The South Korean government is continuing its search efforts to locate the ship, known as The Stellar Daisy, which went missing over the weekend after making its last contact on Friday.

The search operations began on Saturday after the vessel’s crew dispatched a distress call, South Korea’s Yonhap news agency quoted the country’s Foreign Ministry as saying.

The 266,000-ton vessel left Brazil on March 26 and was on its way to China to unload the iron ore for storage and blending.

Rescue crews are searching the area about 2,500km (1,500 miles) from shore, east of Uruguay. Brazilian and Uruguayan authorities are also helping out with the search efforts, while all other ships in the area are being asked to keep a lookout for survivors.

Two of the crew members were discovered on a life raft on Saturday, local media reported. All other lifeboats found floating in the area were empty.

The vessel was operated by South Korean company, Polaris, and had 16 Filipinos and eight South Korean crew members aboard. The sunken ship was the same size as 100 tennis courts.

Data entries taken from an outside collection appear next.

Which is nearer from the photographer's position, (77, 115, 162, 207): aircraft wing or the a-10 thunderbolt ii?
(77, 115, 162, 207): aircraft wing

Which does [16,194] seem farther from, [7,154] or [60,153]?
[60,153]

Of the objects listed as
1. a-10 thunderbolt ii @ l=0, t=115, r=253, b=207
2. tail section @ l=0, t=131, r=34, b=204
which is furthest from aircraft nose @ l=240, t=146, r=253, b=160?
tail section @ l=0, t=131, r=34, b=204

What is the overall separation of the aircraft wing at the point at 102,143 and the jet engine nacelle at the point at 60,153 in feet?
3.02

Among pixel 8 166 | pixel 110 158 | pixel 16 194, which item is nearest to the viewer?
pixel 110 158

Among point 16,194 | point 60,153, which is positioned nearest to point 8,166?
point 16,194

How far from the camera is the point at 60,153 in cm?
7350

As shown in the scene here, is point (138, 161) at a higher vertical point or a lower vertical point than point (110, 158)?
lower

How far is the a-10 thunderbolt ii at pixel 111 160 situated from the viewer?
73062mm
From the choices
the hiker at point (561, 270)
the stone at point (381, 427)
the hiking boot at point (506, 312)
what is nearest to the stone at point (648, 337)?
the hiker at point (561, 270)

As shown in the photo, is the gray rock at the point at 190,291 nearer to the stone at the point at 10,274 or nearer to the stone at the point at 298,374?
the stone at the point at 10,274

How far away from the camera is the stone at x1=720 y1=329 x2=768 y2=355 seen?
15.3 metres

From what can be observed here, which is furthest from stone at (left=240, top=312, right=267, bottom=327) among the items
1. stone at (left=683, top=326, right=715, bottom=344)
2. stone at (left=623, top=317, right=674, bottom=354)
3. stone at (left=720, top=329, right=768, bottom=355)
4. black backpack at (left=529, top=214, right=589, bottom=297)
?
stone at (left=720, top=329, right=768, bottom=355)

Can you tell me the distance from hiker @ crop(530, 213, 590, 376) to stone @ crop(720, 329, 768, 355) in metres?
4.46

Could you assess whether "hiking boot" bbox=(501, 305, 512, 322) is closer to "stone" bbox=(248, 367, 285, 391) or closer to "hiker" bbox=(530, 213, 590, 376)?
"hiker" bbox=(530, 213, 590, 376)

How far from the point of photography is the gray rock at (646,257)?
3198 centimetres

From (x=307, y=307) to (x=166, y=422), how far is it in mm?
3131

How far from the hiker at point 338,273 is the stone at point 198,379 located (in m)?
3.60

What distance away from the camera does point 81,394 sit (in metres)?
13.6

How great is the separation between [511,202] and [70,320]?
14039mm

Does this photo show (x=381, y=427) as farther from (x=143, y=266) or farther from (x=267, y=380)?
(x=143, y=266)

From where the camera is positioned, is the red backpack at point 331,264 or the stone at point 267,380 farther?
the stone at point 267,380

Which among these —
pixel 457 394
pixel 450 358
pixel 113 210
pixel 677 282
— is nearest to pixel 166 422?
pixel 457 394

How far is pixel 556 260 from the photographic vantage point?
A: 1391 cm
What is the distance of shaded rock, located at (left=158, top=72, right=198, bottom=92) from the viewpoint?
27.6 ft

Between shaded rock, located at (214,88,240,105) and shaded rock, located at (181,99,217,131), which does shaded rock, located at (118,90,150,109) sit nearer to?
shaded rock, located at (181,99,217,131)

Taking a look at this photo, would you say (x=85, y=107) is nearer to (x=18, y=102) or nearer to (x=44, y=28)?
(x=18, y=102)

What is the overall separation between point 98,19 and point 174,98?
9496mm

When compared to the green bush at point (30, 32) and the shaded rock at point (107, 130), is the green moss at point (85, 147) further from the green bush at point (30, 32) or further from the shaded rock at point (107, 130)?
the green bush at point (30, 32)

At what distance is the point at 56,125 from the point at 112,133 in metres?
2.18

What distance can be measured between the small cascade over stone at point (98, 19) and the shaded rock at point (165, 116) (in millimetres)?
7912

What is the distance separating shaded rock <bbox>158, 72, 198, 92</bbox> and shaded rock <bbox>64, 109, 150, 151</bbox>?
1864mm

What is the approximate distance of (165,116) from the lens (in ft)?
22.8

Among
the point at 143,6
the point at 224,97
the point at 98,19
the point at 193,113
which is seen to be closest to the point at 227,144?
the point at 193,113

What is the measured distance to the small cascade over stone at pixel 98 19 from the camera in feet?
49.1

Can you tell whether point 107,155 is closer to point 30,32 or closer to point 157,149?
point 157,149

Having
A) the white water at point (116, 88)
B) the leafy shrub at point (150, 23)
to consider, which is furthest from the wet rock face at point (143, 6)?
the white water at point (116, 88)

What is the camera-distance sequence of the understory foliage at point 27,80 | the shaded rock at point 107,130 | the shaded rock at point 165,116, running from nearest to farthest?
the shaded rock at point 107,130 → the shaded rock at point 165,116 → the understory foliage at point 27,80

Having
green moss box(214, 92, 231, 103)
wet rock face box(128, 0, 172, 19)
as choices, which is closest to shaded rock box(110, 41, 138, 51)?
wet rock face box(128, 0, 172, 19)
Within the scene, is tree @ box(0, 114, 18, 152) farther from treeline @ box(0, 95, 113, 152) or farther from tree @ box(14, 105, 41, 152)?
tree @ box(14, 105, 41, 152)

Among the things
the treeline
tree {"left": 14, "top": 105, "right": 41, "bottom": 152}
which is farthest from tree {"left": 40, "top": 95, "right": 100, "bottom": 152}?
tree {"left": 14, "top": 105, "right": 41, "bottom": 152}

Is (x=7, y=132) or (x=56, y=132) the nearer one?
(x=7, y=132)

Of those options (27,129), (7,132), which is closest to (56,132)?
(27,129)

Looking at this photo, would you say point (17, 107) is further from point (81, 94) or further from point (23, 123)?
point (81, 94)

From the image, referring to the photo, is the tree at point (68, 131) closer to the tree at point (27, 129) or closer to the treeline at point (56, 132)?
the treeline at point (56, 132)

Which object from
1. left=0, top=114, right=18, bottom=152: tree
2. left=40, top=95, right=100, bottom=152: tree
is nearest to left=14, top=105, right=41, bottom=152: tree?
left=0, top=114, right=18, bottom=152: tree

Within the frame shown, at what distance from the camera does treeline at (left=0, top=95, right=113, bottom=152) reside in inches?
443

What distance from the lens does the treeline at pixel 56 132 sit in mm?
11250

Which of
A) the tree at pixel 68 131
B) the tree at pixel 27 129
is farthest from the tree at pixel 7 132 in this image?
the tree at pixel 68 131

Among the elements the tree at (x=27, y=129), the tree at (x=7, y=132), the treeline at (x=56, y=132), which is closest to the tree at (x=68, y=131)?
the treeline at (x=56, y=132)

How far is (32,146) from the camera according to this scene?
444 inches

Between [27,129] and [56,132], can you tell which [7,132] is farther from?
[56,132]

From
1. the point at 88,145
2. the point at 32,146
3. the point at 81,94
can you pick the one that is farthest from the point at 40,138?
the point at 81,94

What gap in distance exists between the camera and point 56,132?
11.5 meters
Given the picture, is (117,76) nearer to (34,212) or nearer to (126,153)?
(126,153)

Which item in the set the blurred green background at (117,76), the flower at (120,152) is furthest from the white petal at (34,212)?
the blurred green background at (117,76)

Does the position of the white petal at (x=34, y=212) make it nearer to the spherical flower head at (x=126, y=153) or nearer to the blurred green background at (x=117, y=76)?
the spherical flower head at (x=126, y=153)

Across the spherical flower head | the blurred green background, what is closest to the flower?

The cargo on board the ship belonged to the Brazilian miner Vale SA, which said that the iron ore was insured, according to Reuters. Vale reportedly added that the contents of the vessel were properly stowed.

By Anna Golubova
For Kitco News

agolubova@kitco.com

www.kitco.com

Disclaimer: The views expressed in this article are those of the author and may not reflect those of Kitco Metals Inc. The author has made every effort to ensure accuracy of information provided; however, neither Kitco Metals Inc. nor the author can guarantee such accuracy. This article is strictly for informational purposes only. It is not a solicitation to make any exchange in precious metal products, commodities, securities or other financial instruments. Kitco Metals Inc. and the author of this article do not accept culpability for losses and/ or damages arising from the use of this publication.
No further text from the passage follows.